Working with the Unity Catalog¶
info
Audience: Data engineers, analytics engineers, and platform administrators working with Databricks.
This guide shares quick tips to get productive with Unity Catalog in a scalable way.
Overview¶
The Unity Catalog is Databricks' unified governance solution for all data assets. Advantages include fine-grained access control, centralized metadata management, and auditability across workspaces.

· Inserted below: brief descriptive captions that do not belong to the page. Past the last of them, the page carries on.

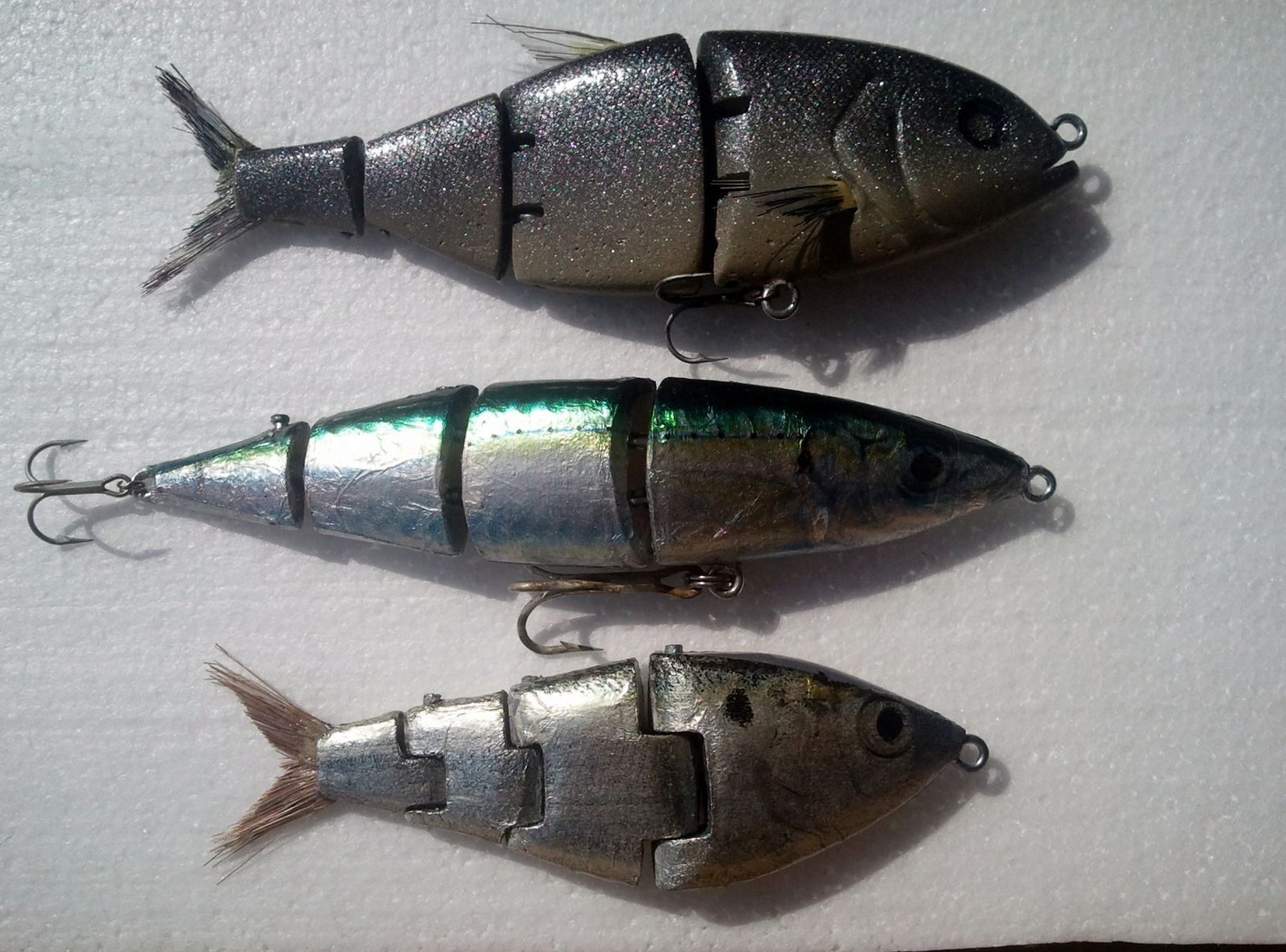Hardtail, Cigar minnow, Threadfin shad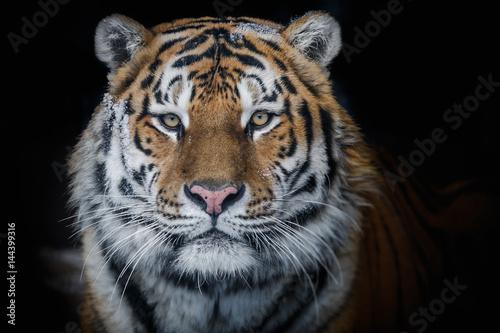 Canvas Print Amur tiger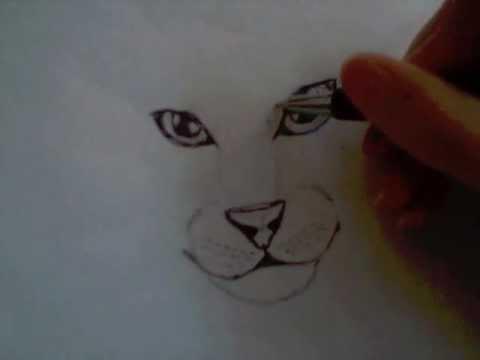 Hoe Teken Je Een Kat Deel 1 Youtube
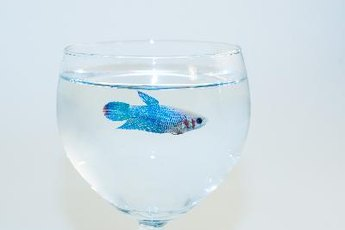 If fed properly, male betta fish grow long, colorful fins.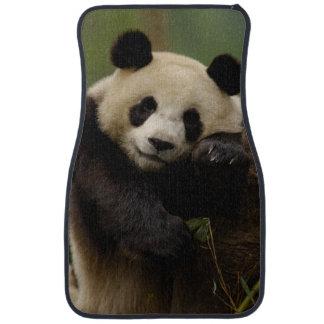 Giant panda Ailuropoda melanoleuca) Family: 4 Car Floor Mat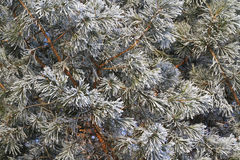 Texture of pine needles that covered with frost Stock Photo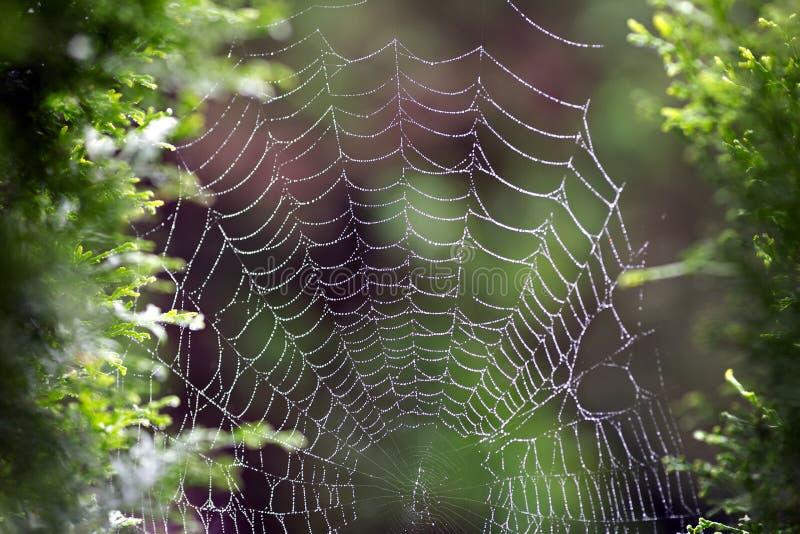 Web mojado del ` de la araña fotos de archivo libres de regalías
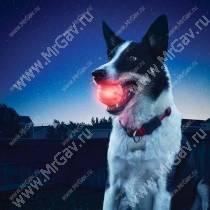 Светодиодный мяч для собак NiteIze GlowStreak, диско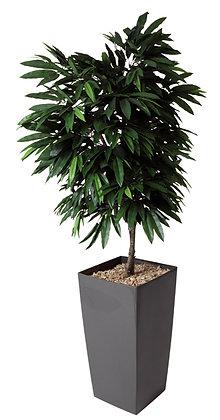 Plante MANGUIER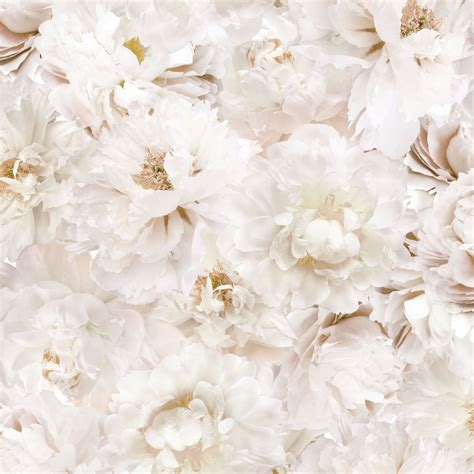 White Flower Background Graham Brown Fresco Floral Wallpaper Floral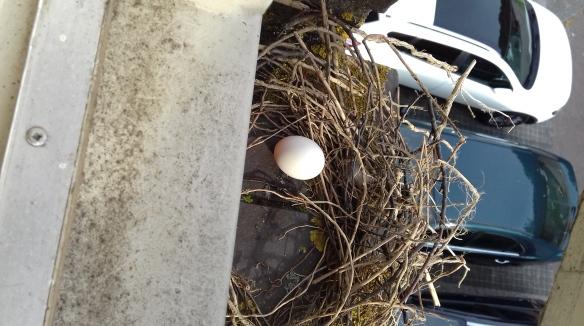 Voorschoten nest, in 2018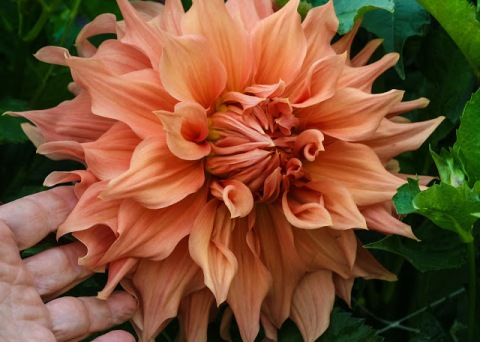 Dahlias (I put my hand in the picture to give you some idea of the size of these giants)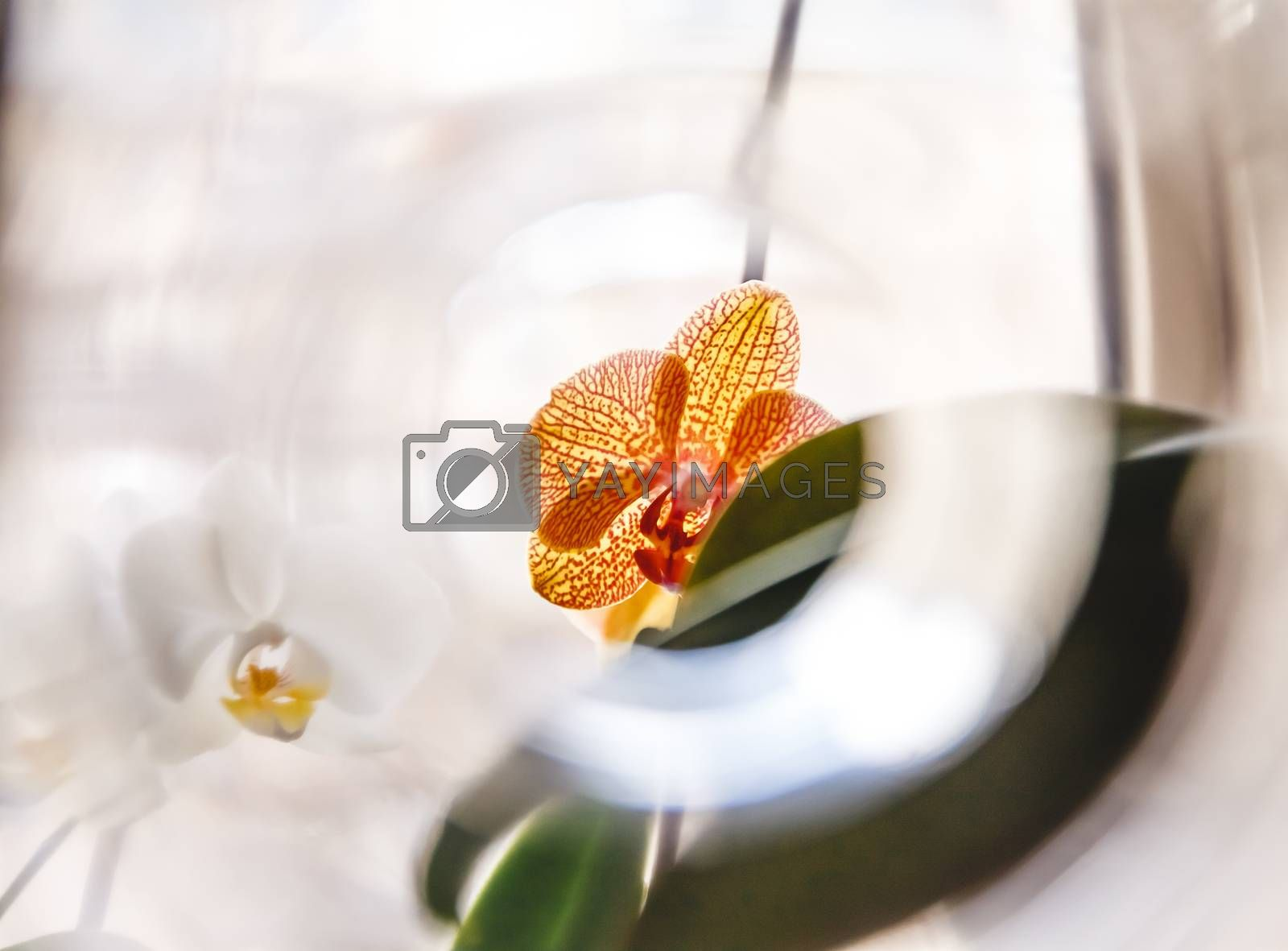 White and orange tiger orchid flower on bright background in cre by Tanacha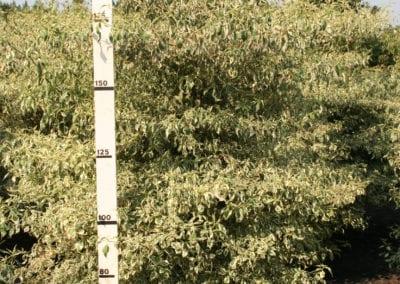 Cornus alternifolia 'Argentea' 200-225 Sol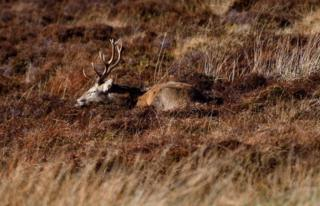 A sleeping stag on the Isle of Lewis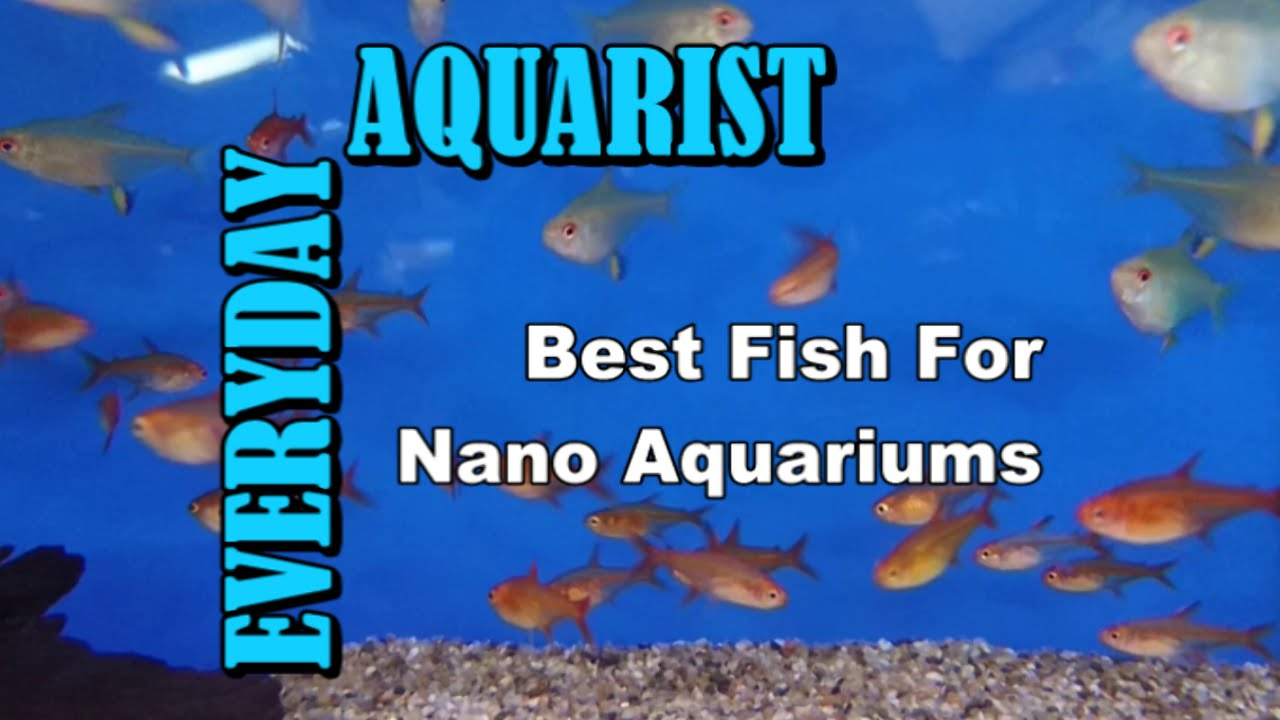 Small nano aquarium fish tank tropical - Best Fish For Nano Micro And Small Aquariums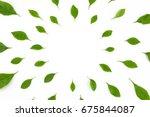 green leaves on white... | Shutterstock . vector #675844087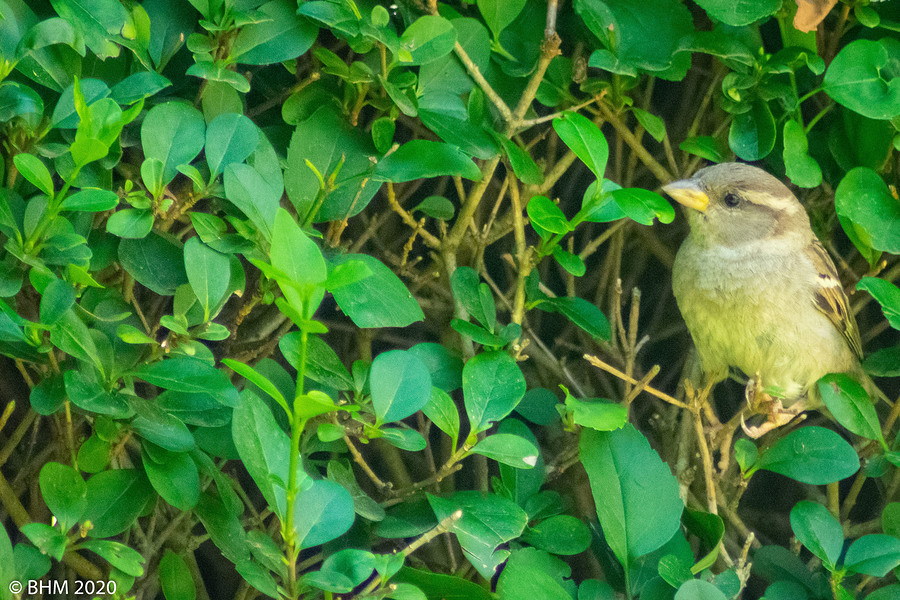 Bird in the bush... / Photography by Tugmaster / Uploaded 25th June 2020 @ 02:57 PM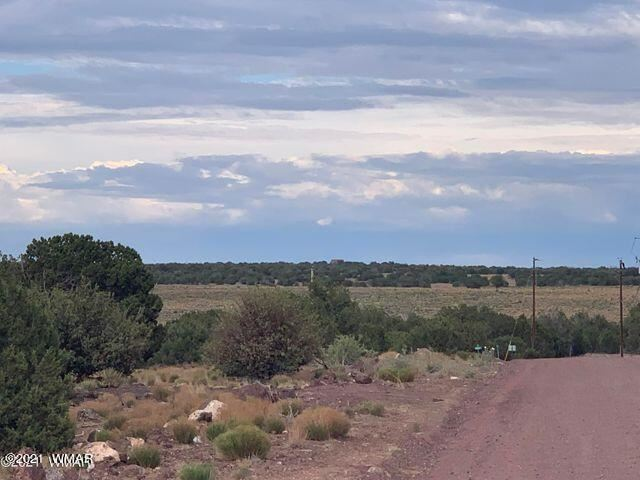 Photo for 2217 Sitgreaves Street, Show Low, AZ 85901 (MLS # 237906)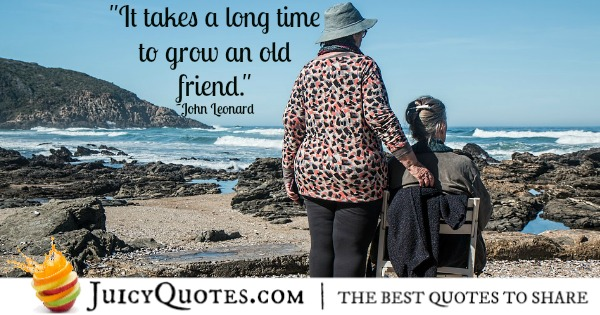 friendship-quote-john-leonard
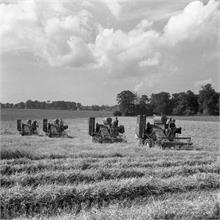 Combines at Paston in 1954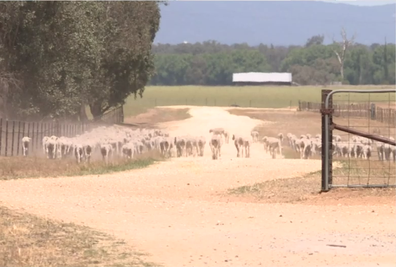 NSW and Queensland are being affected by the worst drought in over a century.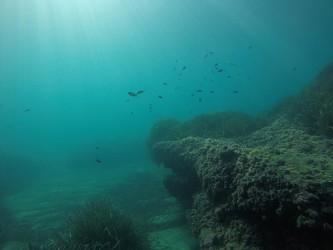Playa del Torres - Playa del Torres - Fondo marino rocoso y arenoso con peces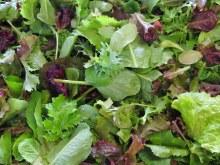 Lettuce Mix, Local - Bag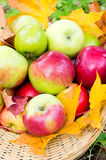 Fresh apples in basket Royalty Free Stock Images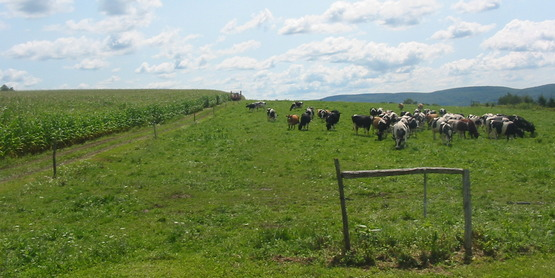 Dairy cows in pasture, Dryden NY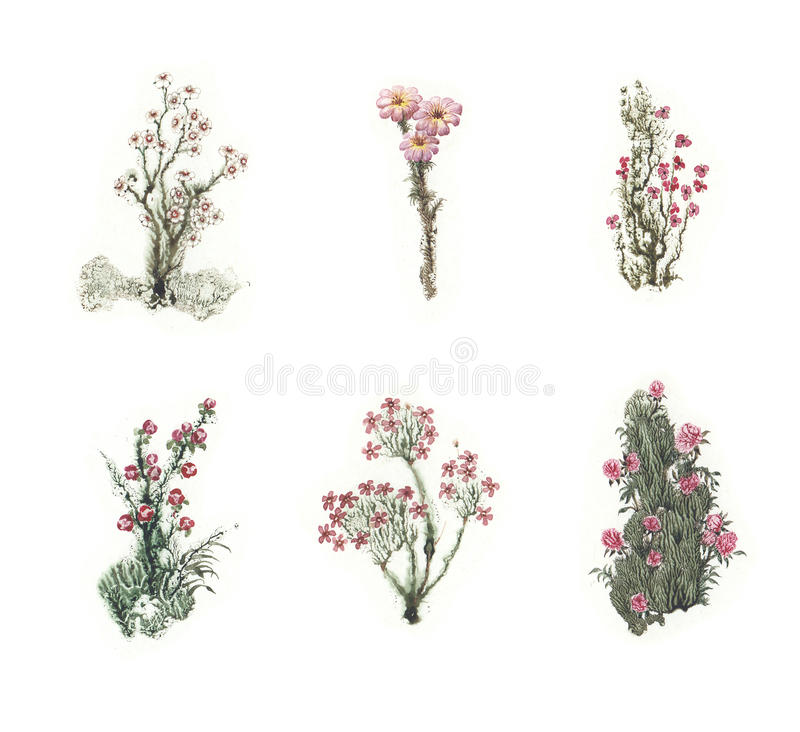 Beautiful fairytale set of colorful watercolor flowers. SET 2 vector illustration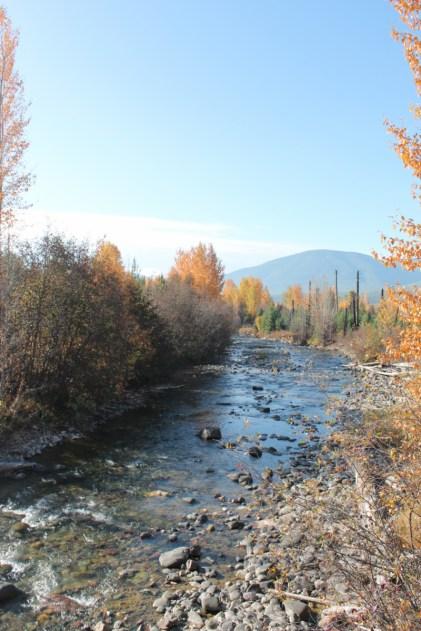 Bowman Creek Polebridge Glacier National Park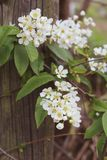 Against the background of an old wooden fence in the style of vintage stretched flowering branches of cherry Prunus Padus with. Branches of flowering cherry Royalty Free Stock Images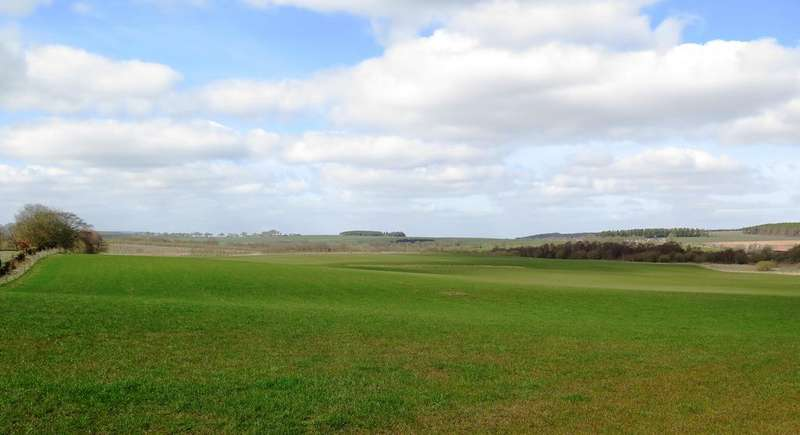 Land Commercial for sale in Lands of Cleghorn Farm, Cleghorn ML11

Adopting Unity Catalog ensures data security, compliance, and operational efficiency.
Unity Catalog components¶
The Unity Catalog uses a four-level structure: Metastore, Catalog (top level), Schema (mid level) and table/view (bottom level).
%%{init: { "flowchart": { "useMaxWidth": true } } }%%
flowchart LR
MS[Metastore] --> UC[Catalog: prod]
%% Bronze: schemas per source system (Landing optional, Staging required)
UC --> LandingSAP[Schema: landing_sap]
UC --> StagingSAP[Schema: staging_sap]
UC --> LandingSF[Schema: landing_salesforce]
UC --> StagingSF[Schema: staging_salesforce]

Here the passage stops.